Background Siglec-15 is a member of the sialic acid-binding Ig-like lectins (Siglec) family and is a novel target for immunotherapy in cancer. It exhibits low expression in normal tissues but broad expression across cancer indications, specifically on tumor-associated macrophages (TAMs) and tumor cells.1 To characterize the potential of Siglec-15 as a therapeutic target for solid tumors with high unmet need, an immunohistochemistry (IHC) assay was developed with a proprietary antibody to detect Siglec-15. Using this assay, the expression and prevalence of Siglec-15 was characterized in breast, bladder, cholangiocarcinoma, colon, endometrial, head and neck, kidney, non-small cell lung cancer (NSCLC), and thyroid cancers.

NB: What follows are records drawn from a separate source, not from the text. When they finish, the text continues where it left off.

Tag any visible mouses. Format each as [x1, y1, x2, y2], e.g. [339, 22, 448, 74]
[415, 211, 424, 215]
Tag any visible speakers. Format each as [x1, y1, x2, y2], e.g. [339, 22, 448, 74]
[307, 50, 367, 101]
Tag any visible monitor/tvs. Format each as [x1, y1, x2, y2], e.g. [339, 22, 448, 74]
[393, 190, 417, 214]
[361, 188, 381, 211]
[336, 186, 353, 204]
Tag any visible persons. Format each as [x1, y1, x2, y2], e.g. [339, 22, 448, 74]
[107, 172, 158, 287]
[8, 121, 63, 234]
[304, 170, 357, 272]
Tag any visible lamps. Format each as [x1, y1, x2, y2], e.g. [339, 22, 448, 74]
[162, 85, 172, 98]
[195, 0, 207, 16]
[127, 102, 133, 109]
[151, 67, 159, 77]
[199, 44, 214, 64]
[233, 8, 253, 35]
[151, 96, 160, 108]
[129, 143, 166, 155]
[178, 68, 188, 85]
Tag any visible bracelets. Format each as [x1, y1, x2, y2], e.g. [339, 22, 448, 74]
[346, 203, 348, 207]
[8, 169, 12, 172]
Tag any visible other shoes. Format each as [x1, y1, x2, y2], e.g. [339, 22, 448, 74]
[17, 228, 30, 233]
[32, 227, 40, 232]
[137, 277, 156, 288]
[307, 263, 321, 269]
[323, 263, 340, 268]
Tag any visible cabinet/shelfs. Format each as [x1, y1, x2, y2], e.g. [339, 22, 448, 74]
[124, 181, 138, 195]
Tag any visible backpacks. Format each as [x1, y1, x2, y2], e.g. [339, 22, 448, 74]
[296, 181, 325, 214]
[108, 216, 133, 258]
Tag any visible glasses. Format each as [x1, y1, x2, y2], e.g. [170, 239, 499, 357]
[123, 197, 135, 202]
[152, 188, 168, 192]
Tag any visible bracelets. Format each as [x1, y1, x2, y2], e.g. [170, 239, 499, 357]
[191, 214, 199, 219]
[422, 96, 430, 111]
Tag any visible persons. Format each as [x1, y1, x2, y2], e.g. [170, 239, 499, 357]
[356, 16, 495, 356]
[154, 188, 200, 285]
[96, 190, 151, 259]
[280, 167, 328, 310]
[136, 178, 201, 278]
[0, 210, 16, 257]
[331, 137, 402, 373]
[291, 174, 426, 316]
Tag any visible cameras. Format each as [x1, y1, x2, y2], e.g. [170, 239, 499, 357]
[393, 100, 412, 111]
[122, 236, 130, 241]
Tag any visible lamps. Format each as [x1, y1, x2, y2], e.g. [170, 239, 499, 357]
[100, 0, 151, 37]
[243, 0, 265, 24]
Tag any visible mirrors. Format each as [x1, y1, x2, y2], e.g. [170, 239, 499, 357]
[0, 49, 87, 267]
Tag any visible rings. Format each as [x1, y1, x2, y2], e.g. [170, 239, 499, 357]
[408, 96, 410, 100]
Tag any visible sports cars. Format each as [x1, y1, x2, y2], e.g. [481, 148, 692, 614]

Methods A proprietary monoclonal anti-Siglec-15 antibody was generated from a Siglec-15 positive hybridoma. Antibody binding affinity was assessed by biolayer interferometry (BLI) for Siglec proteins. Western blot analyses were performed to detect Siglec-15 protein in cell lines overexpressing wild type and mutant Siglec-15 at the glycosylation residue N172.2 An IHC assay was developed using an automated IHC platform across cell lines and primary human samples. Expression of Siglec-15 was annotated by a board-certified pathologist across ~20 commercial human tumor formalin-fixed, paraffin embedded (FFPE) whole tissue samples from each tumor indication. The average number of Siglec-15 positive macrophages in a 20x microscopic field and the percentage of Siglec-15 positive tumor cells was determined.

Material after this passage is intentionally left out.